Account for solar insolation. Here you can use the yearly average:

3300WH / 4h = 825W

Divide by panel size rounding up.

825W / 250W = 4 panels

I know here both calculations here came up with 4 panels but in reality the low and average insolation will not be the same. If you give a location I can addjust the numbers to match.

WWW


----------



## a_dahl (Jan 29, 2014)

Thank you for the answer it helped clear up the confusion I was having! My cabin is going to be located in either the interior of alaska just southeast of Denali or around the wrangell forest. There is a couple spots I am looking at in those areas. My goal is to use a system of solar panels and a generator to provide power for a couple lights and a refridgerator. That's my starting goal. I will expand the system from there. The generator will be powered by gas and eventually a second by a wood gasifier. This is all a work in progress so any suggestions would be great.


----------



## wy_white_wolf (Oct 14, 2004)

For Denali you have lows of Nov. 0.33, Dec. 0.07, Jan. 0.17, and Feb 0.76. Wrangell - Nov. 0.46, Dec. 0.16, Jan. 0.29, and Feb. 0.79.

Solar can't help then and you will have to depend on the gennies all winter. Trying to use isolation numbers of under 1 result in charge rates above what your battery bank can handle.

WWW


----------



## Gray Wolf (Jan 25, 2013)

You might think about going a bit short on panels and use the money to buy more batteries instead. We live in eastern WA and aside from the short days, we have many cloudy days in winter where a hundred panels wouldn't help. Winter = generator. 

You can charge a large battery bank at a higher rate than a small one so, since your generator will be burning gas anyway, you might as well use more of the power you are making.

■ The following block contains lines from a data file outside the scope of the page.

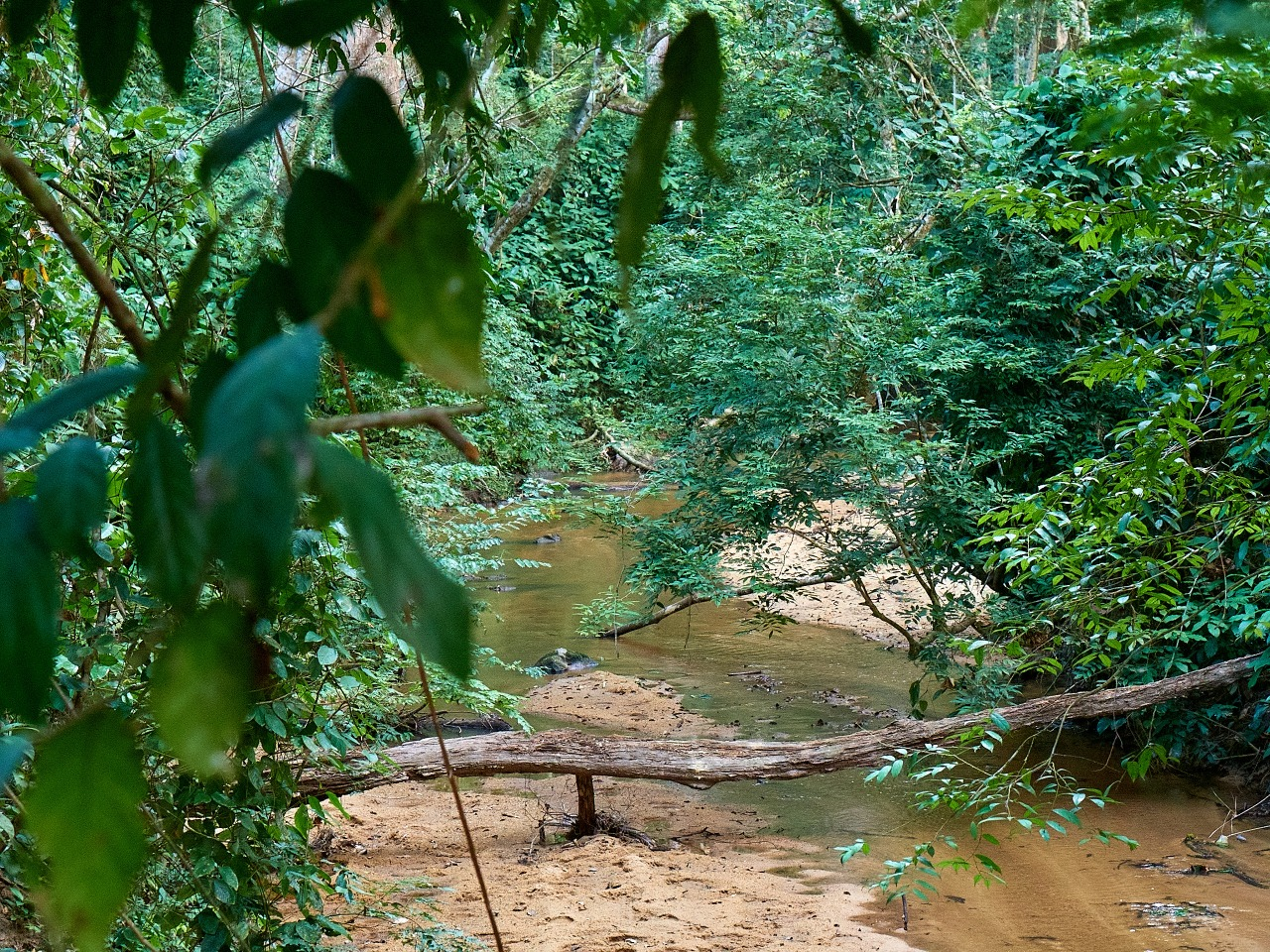 Rio en la selva de La Lopé, Gabón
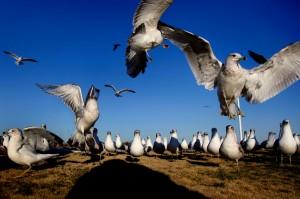 2009_OV_seagulls1-2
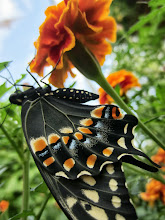 Photo: Butterfly on an orange flower at the Cox Arboretum Butterfly House in Dayton, Ohio.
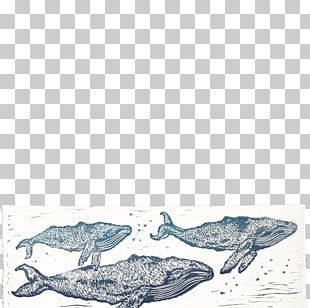 Marine Mammal Dolphin Wind Wave Drawing PNG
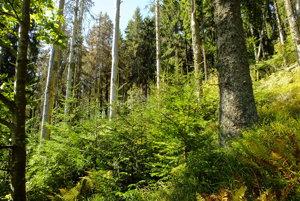 Takto vyzerá les, do ktorého nesmú lesníci zasahovať.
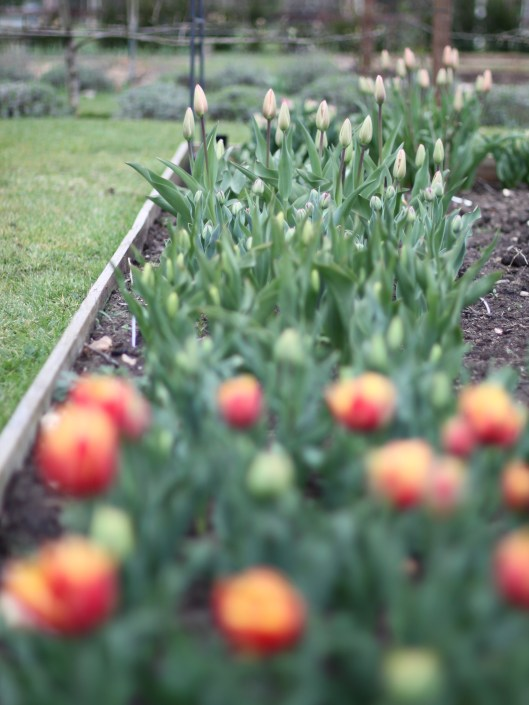 Cutting Garden Tulips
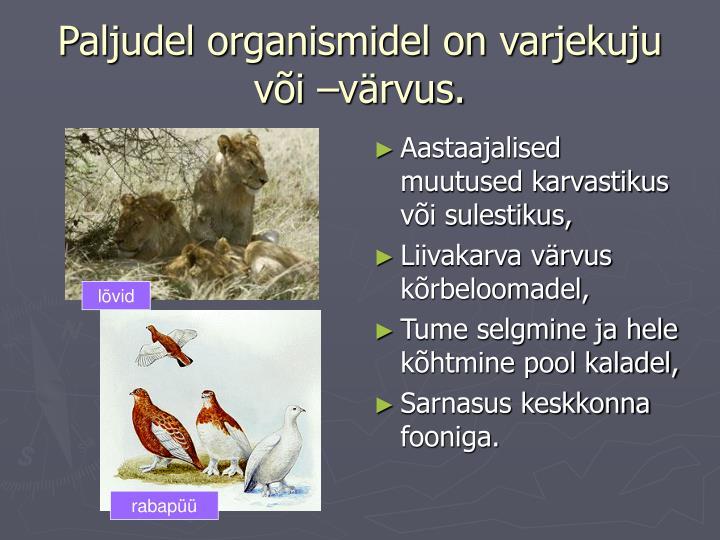 Paljudel organismidel on varjekuju või –värvus.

We charge our bank of sixteen 6-volt batteries with 50 amps from either a 5,000 or a 3,500 watt generator. Both of which are overkill for that charge rate. I'd like to double the charge rate to save gas and but the bank can't take it. 

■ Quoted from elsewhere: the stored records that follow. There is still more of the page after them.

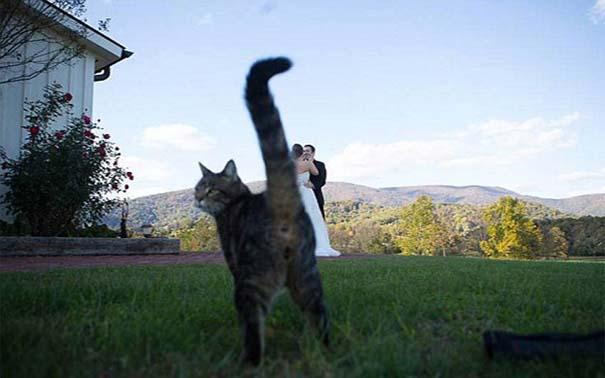 Αστείες φωτογραφίες γάμων #63 (9)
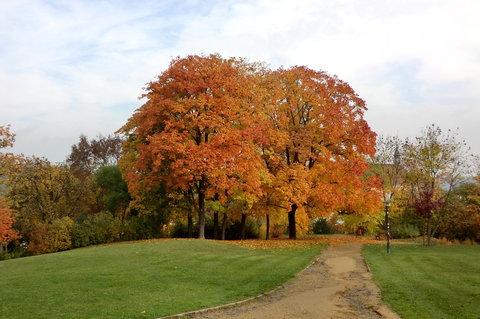 FOTKA - Skupina stromů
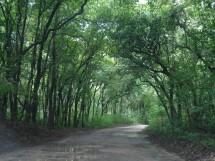Floresta Nacional da Restinga - Mata da Amém_Cabedelo_1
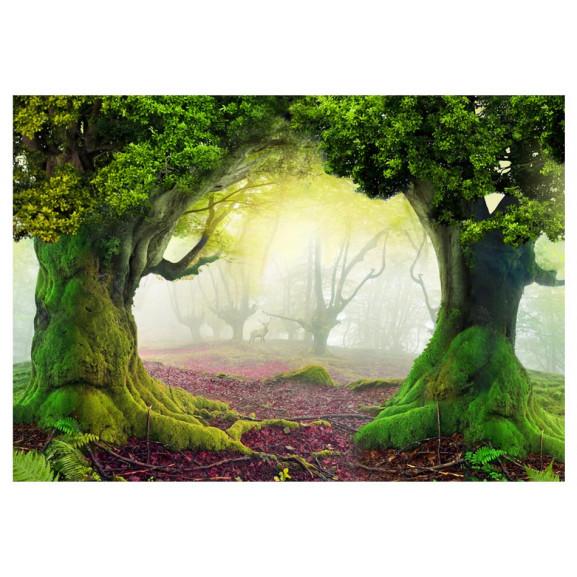 Fototapet Enchanted Forest 100 cm x 70 cm naturlich.ro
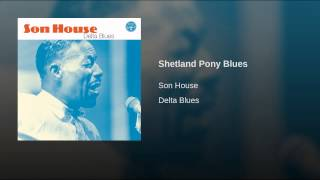 Shetland Pony Blues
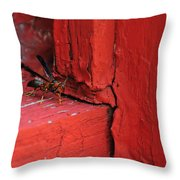 Wasp And Red Throw Pillow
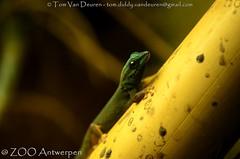 Azuurblauwe daggekko - Lygodactylus williamsi - Turquoise Dwarf Gecko (MrTDiddy) Tags: azuurblauwe daggekko lygodactylus williamsi turquoise dwarf gecko azuur blauw blauwe dag gekko reptiel reptile reptillian zoo antwerpen antwerp zooantwerpen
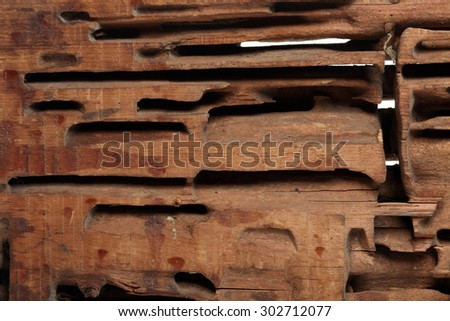 close-up block cutting wood termites on white studio background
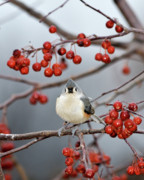 Titmouse Metal Prints - The Color Red Metal Print by Betty LaRue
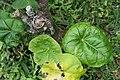 Jatropha podagrica 24zz.jpg
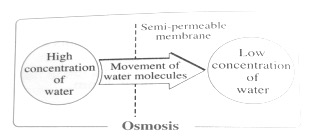 Osmosis | What Is It? | A-Level (A2/AS) Biology Revision Notes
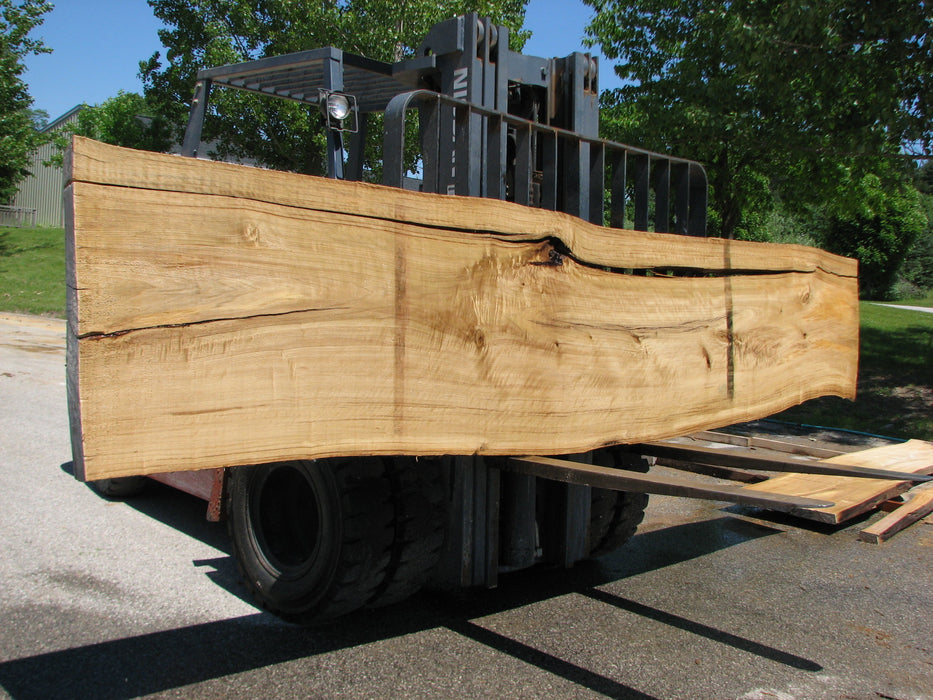 "Cottonwood #7417(OC) - 2-1/4"" x 21"" to 28""and 3""-5"" strip x 175"" FREE SHIPPING within the Contiguous US. - Big Wood Slabs"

We have eight 235 watt panels and have more power than we need most of the year but winters suck.


----------



## a_dahl (Jan 29, 2014)

All good points. As far as winter being bad for power production I would be able to use the cold Alaskan winters to my advantage. My main thing for needing power is just to have a fridge to help keep some food fresh during the short summers. During winter I can use the weather to keep food fresh. Other than a fridge my main need for power is for just a couple lights and minimal use of small dc pumps to help circulate water. I have no problem using a genny to help charge the battery bank for that. Are any of you familiar with wood gasifiers? They are pretty neat and actually work to run gasoline engines. Poorly built ones will gum up a engine fast though with soot etc. I am in contact with a guy who has made a couple you tube videos on there design and construction.


----------



## a_dahl (Jan 29, 2014)

Gray wolf what kind of household items do you power with your panels?


----------



## a_dahl (Jan 29, 2014)

WWW insolation numbers confuse me as far as like kwh/m2/day. For my locations that number falls between 1 to 4. It seems like it's saying I could produce anywhere from 1 to 4 kwh a day per square meter of panel. I should probably by a good book on solar power. It just seems like there is so many factors to consider and so many ways to try and calculate how to design a system. I was told on a different forum to consult a specialist but I like to learn and do stuff myself. If I needed the system sooner than maybe I would but for now I still have time to learn how to do it myself.


----------



## Gray Wolf (Jan 25, 2013)

a_dahl said:


> Gray wolf what kind of household items do you power with your panels?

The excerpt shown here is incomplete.